Problem to work on =
The complete listing should be transcribed precisely.

=== Begin Enclosure ===

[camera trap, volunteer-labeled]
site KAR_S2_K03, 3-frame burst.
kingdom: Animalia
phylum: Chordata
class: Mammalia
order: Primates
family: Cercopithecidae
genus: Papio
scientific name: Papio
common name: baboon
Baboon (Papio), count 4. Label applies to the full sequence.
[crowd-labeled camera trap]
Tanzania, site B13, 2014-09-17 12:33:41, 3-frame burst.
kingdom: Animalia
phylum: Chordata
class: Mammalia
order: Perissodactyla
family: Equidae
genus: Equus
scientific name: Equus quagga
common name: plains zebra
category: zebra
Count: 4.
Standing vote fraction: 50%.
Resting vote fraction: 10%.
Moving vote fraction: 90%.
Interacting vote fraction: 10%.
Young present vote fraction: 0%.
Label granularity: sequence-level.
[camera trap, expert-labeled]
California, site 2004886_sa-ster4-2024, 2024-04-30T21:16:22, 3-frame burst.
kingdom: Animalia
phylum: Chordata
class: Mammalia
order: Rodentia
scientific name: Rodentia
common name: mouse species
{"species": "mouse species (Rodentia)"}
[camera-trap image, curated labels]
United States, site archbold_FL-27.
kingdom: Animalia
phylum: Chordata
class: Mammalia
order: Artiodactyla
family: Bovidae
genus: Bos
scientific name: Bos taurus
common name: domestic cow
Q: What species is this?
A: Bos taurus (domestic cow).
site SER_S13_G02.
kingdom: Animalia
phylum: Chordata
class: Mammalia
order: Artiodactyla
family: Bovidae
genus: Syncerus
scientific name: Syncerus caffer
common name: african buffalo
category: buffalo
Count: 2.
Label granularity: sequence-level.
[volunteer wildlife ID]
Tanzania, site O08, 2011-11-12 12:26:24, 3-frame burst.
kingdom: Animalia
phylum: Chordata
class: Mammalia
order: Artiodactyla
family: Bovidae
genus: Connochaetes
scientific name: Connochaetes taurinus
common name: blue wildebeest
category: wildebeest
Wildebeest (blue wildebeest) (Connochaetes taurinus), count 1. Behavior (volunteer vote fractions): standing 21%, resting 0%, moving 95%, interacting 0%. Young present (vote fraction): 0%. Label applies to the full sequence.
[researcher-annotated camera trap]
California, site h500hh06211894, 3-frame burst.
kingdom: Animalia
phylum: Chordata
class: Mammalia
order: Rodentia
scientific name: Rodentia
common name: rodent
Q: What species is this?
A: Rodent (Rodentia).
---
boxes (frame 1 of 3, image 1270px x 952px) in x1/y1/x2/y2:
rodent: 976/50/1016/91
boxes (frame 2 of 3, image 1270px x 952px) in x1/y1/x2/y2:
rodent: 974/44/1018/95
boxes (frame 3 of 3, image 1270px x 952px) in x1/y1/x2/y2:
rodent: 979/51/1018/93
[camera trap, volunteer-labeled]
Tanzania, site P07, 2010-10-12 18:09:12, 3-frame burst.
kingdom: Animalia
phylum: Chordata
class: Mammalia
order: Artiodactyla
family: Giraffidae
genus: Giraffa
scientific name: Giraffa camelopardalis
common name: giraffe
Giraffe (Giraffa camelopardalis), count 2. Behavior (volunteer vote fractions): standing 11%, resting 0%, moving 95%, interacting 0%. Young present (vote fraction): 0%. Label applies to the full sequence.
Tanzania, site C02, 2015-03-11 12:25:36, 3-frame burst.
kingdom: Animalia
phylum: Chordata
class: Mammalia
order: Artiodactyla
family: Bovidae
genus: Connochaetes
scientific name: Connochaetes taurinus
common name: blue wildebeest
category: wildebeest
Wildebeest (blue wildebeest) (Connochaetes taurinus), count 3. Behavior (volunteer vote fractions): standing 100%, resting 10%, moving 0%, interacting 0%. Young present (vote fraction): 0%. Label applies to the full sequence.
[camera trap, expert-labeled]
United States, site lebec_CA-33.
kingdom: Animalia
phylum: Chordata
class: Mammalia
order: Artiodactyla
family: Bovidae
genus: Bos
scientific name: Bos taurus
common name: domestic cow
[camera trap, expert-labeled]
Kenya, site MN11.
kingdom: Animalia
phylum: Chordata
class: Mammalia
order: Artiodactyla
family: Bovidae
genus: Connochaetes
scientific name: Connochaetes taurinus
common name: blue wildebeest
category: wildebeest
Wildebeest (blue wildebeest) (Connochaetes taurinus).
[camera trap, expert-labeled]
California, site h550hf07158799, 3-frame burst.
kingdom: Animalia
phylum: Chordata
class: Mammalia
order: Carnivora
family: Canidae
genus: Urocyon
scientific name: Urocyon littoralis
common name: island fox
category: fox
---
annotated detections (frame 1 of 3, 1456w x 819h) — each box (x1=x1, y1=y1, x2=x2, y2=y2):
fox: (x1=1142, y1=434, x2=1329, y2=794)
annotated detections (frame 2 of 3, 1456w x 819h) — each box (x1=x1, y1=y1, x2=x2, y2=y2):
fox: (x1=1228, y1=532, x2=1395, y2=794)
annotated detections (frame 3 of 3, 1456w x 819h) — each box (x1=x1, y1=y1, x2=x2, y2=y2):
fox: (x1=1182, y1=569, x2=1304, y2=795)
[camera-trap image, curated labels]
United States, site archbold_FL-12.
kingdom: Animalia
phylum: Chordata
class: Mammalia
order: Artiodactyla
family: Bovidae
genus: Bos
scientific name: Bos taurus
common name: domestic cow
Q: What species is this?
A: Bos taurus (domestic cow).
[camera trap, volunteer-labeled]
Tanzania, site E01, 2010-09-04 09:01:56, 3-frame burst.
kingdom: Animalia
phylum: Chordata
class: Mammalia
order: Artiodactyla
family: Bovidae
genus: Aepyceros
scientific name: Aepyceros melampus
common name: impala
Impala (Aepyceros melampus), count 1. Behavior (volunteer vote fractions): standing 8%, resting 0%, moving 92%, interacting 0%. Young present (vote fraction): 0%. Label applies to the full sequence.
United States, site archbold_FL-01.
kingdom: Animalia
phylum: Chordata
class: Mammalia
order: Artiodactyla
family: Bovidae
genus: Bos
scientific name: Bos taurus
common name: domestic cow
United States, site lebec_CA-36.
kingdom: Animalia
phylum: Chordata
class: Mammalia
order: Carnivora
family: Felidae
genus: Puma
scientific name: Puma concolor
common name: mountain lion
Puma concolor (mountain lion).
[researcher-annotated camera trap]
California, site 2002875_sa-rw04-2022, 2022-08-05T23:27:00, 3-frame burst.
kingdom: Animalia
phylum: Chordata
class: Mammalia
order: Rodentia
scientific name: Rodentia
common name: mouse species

=== End Enclosure ===

Response to the task =
[camera trap, volunteer-labeled]
site KAR_S2_K03, 3-frame burst.
kingdom: Animalia
phylum: Chordata
class: Mammalia
order: Primates
family: Cercopithecidae
genus: Papio
scientific name: Papio
common name: baboon
Baboon (Papio), count 4. Label applies to the full sequence.
[crowd-labeled camera trap]
Tanzania, site B13, 2014-09-17 12:33:41, 3-frame burst.
kingdom: Animalia
phylum: Chordata
class: Mammalia
order: Perissodactyla
family: Equidae
genus: Equus
scientific name: Equus quagga
common name: plains zebra
category: zebra
Count: 4.
Standing vote fraction: 50%.
Resting vote fraction: 10%.
Moving vote fraction: 90%.
Interacting vote fraction: 10%.
Young present vote fraction: 0%.
Label granularity: sequence-level.
[camera trap, expert-labeled]
California, site 2004886_sa-ster4-2024, 2024-04-30T21:16:22, 3-frame burst.
kingdom: Animalia
phylum: Chordata
class: Mammalia
order: Rodentia
scientific name: Rodentia
common name: mouse species
{"species": "mouse species (Rodentia)"}
[camera-trap image, curated labels]
United States, site archbold_FL-27.
kingdom: Animalia
phylum: Chordata
class: Mammalia
order: Artiodactyla
family: Bovidae
genus: Bos
scientific name: Bos taurus
common name: domestic cow
Q: What species is this?
A: Bos taurus (domestic cow).
site SER_S13_G02.
kingdom: Animalia
phylum: Chordata
class: Mammalia
order: Artiodactyla
family: Bovidae
genus: Syncerus
scientific name: Syncerus caffer
common name: african buffalo
category: buffalo
Count: 2.
Label granularity: sequence-level.
[volunteer wildlife ID]
Tanzania, site O08, 2011-11-12 12:26:24, 3-frame burst.
kingdom: Animalia
phylum: Chordata
class: Mammalia
order: Artiodactyla
family: Bovidae
genus: Connochaetes
scientific name: Connochaetes taurinus
common name: blue wildebeest
category: wildebeest
Wildebeest (blue wildebeest) (Connochaetes taurinus), count 1. Behavior (volunteer vote fractions): standing 21%, resting 0%, moving 95%, interacting 0%. Young present (vote fraction): 0%. Label applies to the full sequence.
[researcher-annotated camera trap]
California, site h500hh06211894, 3-frame burst.
kingdom: Animalia
phylum: Chordata
class: Mammalia
order: Rodentia
scientific name: Rodentia
common name: rodent
Q: What species is this?
A: Rodent (Rodentia).
---
boxes (frame 1 of 3, image 1270px x 952px) in x1/y1/x2/y2:
rodent: 976/50/1016/91
boxes (frame 2 of 3, image 1270px x 952px) in x1/y1/x2/y2:
rodent: 974/44/1018/95
boxes (frame 3 of 3, image 1270px x 952px) in x1/y1/x2/y2:
rodent: 979/51/1018/93
[camera trap, volunteer-labeled]
Tanzania, site P07, 2010-10-12 18:09:12, 3-frame burst.
kingdom: Animalia
phylum: Chordata
class: Mammalia
order: Artiodactyla
family: Giraffidae
genus: Giraffa
scientific name: Giraffa camelopardalis
common name: giraffe
Giraffe (Giraffa camelopardalis), count 2. Behavior (volunteer vote fractions): standing 11%, resting 0%, moving 95%, interacting 0%. Young present (vote fraction): 0%. Label applies to the full sequence.
Tanzania, site C02, 2015-03-11 12:25:36, 3-frame burst.
kingdom: Animalia
phylum: Chordata
class: Mammalia
order: Artiodactyla
family: Bovidae
genus: Connochaetes
scientific name: Connochaetes taurinus
common name: blue wildebeest
category: wildebeest
Wildebeest (blue wildebeest) (Connochaetes taurinus), count 3. Behavior (volunteer vote fractions): standing 100%, resting 10%, moving 0%, interacting 0%. Young present (vote fraction): 0%. Label applies to the full sequence.
[camera trap, expert-labeled]
United States, site lebec_CA-33.
kingdom: Animalia
phylum: Chordata
class: Mammalia
order: Artiodactyla
family: Bovidae
genus: Bos
scientific name: Bos taurus
common name: domestic cow
[camera trap, expert-labeled]
Kenya, site MN11.
kingdom: Animalia
phylum: Chordata
class: Mammalia
order: Artiodactyla
family: Bovidae
genus: Connochaetes
scientific name: Connochaetes taurinus
common name: blue wildebeest
category: wildebeest
Wildebeest (blue wildebeest) (Connochaetes taurinus).
[camera trap, expert-labeled]
California, site h550hf07158799, 3-frame burst.
kingdom: Animalia
phylum: Chordata
class: Mammalia
order: Carnivora
family: Canidae
genus: Urocyon
scientific name: Urocyon littoralis
common name: island fox
category: fox
---
annotated detections (frame 1 of 3, 1456w x 819h) — each box (x1=x1, y1=y1, x2=x2, y2=y2):
fox: (x1=1142, y1=434, x2=1329, y2=794)
annotated detections (frame 2 of 3, 1456w x 819h) — each box (x1=x1, y1=y1, x2=x2, y2=y2):
fox: (x1=1228, y1=532, x2=1395, y2=794)
annotated detections (frame 3 of 3, 1456w x 819h) — each box (x1=x1, y1=y1, x2=x2, y2=y2):
fox: (x1=1182, y1=569, x2=1304, y2=795)
[camera-trap image, curated labels]
United States, site archbold_FL-12.
kingdom: Animalia
phylum: Chordata
class: Mammalia
order: Artiodactyla
family: Bovidae
genus: Bos
scientific name: Bos taurus
common name: domestic cow
Q: What species is this?
A: Bos taurus (domestic cow).
[camera trap, volunteer-labeled]
Tanzania, site E01, 2010-09-04 09:01:56, 3-frame burst.
kingdom: Animalia
phylum: Chordata
class: Mammalia
order: Artiodactyla
family: Bovidae
genus: Aepyceros
scientific name: Aepyceros melampus
common name: impala
Impala (Aepyceros melampus), count 1. Behavior (volunteer vote fractions): standing 8%, resting 0%, moving 92%, interacting 0%. Young present (vote fraction): 0%. Label applies to the full sequence.
United States, site archbold_FL-01.
kingdom: Animalia
phylum: Chordata
class: Mammalia
order: Artiodactyla
family: Bovidae
genus: Bos
scientific name: Bos taurus
common name: domestic cow
United States, site lebec_CA-36.
kingdom: Animalia
phylum: Chordata
class: Mammalia
order: Carnivora
family: Felidae
genus: Puma
scientific name: Puma concolor
common name: mountain lion
Puma concolor (mountain lion).
[researcher-annotated camera trap]
California, site 2002875_sa-rw04-2022, 2022-08-05T23:27:00, 3-frame burst.
kingdom: Animalia
phylum: Chordata
class: Mammalia
order: Rodentia
scientific name: Rodentia
common name: mouse species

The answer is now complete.